IMPORTANT: Make sure you select “Add python.exe to PATH” on the first screen of the installation wizard.
🛑 Make sure you restart the terminal or your IDE after installation.
⚠️ Do not use Conda or x86 builds — they are incompatible with native ARM64 binaries. If you are in a conda environment, run conda deactivate first.
Verify the installation: In case your environment path gets overriden by some environment manager, we recommend you to run the following commands to restore PATH variable from system settings.
$systemPath = [Environment]::GetEnvironmentVariable('Path', 'Machine')
$userPath   = [Environment]::GetEnvironmentVariable('Path', 'User')
$env:Path   = "$userPath;$systemPath"
Then verify your python executable has the correct architecture and version (3.11 - 3.13)
python -c "import sys, platform; print(f'Python version: {sys.version}')"
Your output should look like:
Python version: 3.11.0 (main, Oct 24 2022, 18:15:22) [MSC v.1933 64 bit (ARM64)]
Expected output must contain version 3.11.0 and architecture ARM64. If it does show AMD64 or incorrect version, try the following:
  • (If you have conda installed) Run conda deactivate to deactivate the current conda environment.
  • (If your python executable points to the x86 version) You may need to make the ARM64 Python come before the x86 Python in your PATH.
    • Hit the Win key, and type env, and hit Enter to select Edit the system environment variables setting.
    • Click on Environment Variables... button.
    • Select Path and click Edit....
    • Find your ARM64 Python installation path, and move it to the top of the list.
    • Hit OK for several times to close all the dialogs and save the changes.
  • (If you forgot to select “Add python.exe to PATH” on the first screen of the installation wizard)
    • Run the installation wizard again, follow the instructions to remove the current installation, and then reinstall from the Wizard. Make sure to select “Add python.exe to PATH” this time.

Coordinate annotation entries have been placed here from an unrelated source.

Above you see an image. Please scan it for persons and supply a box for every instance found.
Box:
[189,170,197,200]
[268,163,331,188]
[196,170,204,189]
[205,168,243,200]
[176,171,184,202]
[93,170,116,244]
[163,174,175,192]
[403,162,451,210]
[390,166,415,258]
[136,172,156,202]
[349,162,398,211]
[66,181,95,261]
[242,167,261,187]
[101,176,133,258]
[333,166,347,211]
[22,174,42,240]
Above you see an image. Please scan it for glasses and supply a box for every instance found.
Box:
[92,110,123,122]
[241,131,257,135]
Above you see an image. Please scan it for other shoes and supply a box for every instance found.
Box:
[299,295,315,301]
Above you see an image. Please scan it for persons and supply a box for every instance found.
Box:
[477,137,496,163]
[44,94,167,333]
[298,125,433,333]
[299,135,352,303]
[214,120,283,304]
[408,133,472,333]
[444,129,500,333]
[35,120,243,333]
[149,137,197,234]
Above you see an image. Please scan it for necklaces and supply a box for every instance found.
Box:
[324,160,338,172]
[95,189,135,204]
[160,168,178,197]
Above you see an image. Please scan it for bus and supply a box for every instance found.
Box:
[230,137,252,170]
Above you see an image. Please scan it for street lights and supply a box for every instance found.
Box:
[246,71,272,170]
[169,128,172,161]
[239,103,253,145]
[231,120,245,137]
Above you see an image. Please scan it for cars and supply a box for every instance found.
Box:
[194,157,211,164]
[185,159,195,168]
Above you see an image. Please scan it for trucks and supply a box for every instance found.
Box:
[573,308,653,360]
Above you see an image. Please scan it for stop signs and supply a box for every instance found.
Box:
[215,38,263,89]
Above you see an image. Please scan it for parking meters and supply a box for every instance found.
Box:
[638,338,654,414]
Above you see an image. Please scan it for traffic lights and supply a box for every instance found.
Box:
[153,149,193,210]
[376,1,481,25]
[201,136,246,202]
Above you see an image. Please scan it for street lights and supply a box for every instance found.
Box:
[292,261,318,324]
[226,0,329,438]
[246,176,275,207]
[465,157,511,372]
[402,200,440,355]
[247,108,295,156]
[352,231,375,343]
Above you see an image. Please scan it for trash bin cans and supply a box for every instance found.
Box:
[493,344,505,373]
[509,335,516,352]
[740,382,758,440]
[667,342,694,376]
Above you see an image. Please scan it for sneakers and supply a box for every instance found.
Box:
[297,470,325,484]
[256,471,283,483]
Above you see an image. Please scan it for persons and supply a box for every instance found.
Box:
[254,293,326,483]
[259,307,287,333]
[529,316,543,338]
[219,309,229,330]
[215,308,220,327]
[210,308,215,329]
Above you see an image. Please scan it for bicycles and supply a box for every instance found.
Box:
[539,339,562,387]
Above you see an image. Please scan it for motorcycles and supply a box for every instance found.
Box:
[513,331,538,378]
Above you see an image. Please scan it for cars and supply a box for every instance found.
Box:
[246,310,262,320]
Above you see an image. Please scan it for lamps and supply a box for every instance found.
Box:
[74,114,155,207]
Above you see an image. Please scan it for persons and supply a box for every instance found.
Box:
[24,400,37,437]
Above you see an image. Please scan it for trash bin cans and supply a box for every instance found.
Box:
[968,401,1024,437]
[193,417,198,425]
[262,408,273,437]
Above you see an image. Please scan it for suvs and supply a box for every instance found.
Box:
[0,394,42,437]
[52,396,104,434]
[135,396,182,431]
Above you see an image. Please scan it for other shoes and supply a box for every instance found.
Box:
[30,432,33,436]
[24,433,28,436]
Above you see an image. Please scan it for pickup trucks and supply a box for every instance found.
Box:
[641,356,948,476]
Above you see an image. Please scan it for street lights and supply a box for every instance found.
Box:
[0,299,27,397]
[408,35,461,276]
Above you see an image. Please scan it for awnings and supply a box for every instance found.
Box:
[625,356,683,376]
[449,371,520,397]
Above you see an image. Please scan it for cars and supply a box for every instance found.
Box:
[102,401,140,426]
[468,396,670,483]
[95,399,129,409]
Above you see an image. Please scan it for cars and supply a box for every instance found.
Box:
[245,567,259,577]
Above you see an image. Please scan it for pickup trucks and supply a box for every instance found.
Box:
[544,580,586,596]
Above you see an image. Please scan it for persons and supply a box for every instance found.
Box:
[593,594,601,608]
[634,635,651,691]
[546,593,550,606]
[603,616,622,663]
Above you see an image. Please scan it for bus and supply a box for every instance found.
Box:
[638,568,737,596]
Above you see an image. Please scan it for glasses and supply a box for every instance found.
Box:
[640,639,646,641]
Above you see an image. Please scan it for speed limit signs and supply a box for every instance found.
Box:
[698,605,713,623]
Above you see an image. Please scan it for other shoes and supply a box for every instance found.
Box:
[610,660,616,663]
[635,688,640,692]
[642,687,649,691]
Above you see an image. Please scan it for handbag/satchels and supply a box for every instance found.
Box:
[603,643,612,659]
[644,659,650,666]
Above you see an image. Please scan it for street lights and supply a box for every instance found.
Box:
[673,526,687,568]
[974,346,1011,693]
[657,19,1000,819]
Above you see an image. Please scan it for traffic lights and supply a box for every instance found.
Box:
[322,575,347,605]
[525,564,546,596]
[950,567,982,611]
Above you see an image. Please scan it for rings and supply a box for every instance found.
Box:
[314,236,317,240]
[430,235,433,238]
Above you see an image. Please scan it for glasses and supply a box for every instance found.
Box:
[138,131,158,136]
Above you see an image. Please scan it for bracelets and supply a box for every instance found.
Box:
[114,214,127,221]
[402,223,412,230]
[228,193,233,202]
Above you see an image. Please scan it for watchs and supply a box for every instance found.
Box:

2. Create and activate a virtual environment

python -m venv nexaai-env
nexaai-env\Scripts\activate

3. Install the NexaAI SDK

pip install nexaai

4. Verify Your Environment

Run the following code to ensure you have the right environment:
import sys
import platform

# ANSI color codes
RED = "\033[91m"
GREEN = "\033[92m"
YELLOW = "\033[93m"
BOLD = "\033[1m"
RESET = "\033[0m"

min_ver = (3, 11)
max_ver = (3, 13)
current_ver = sys.version_info
arch = platform.machine()

if not (min_ver <= (current_ver.major, current_ver.minor) < max_ver) or arch.lower() != "arm64":
    print("\n" + "=" * 80)
    print(f"{BOLD}{RED}WARNING: Your Python version or architecture is not compatible.{RESET}")
    print(f"Detected version: {current_ver.major}.{current_ver.minor}, architecture: {arch}")
    print(f"{YELLOW}Required: Python 3.11 - 3.13 & architecture 'arm64'.{RESET}")
    print("=" * 80)
    print(f"{RED}DO NOT continue to the following code!{RESET}\n")
    print("To install arm64 Python:")
    print("  - Download Python 3.11-3.13 for arm64 from https://www.python.org/downloads/")
    print("  - Install and verify by running: python3 --version and python3 -c 'import platform; print(platform.machine())'")
    print("  - Launch Jupyter and make sure to select the arm64 Python kernel in 'Kernel > Change kernel'.")
    sys.exit(1)
else:
    print(f"{GREEN}[VERIFICATION PASSED] Python version and architecture are correct. You may continue to the following sections.{RESET}")

Authentication Setup

Before running any examples, you need to set up your NexaAI authentication token.

Set Token in Code

Replace "YOUR_NEXA_TOKEN_HERE" with your actual NexaAI token from https://sdk.nexa.ai/:
import os

# Replace "YOUR_NEXA_TOKEN_HERE" with your actual token from https://sdk.nexa.ai/
os.environ["NEXA_TOKEN"] = "YOUR_NEXA_TOKEN_HERE"

assert os.environ.get("NEXA_TOKEN", "").startswith(
    "key/"), "ERROR: NEXA_TOKEN must start with 'key/'. Please check your token."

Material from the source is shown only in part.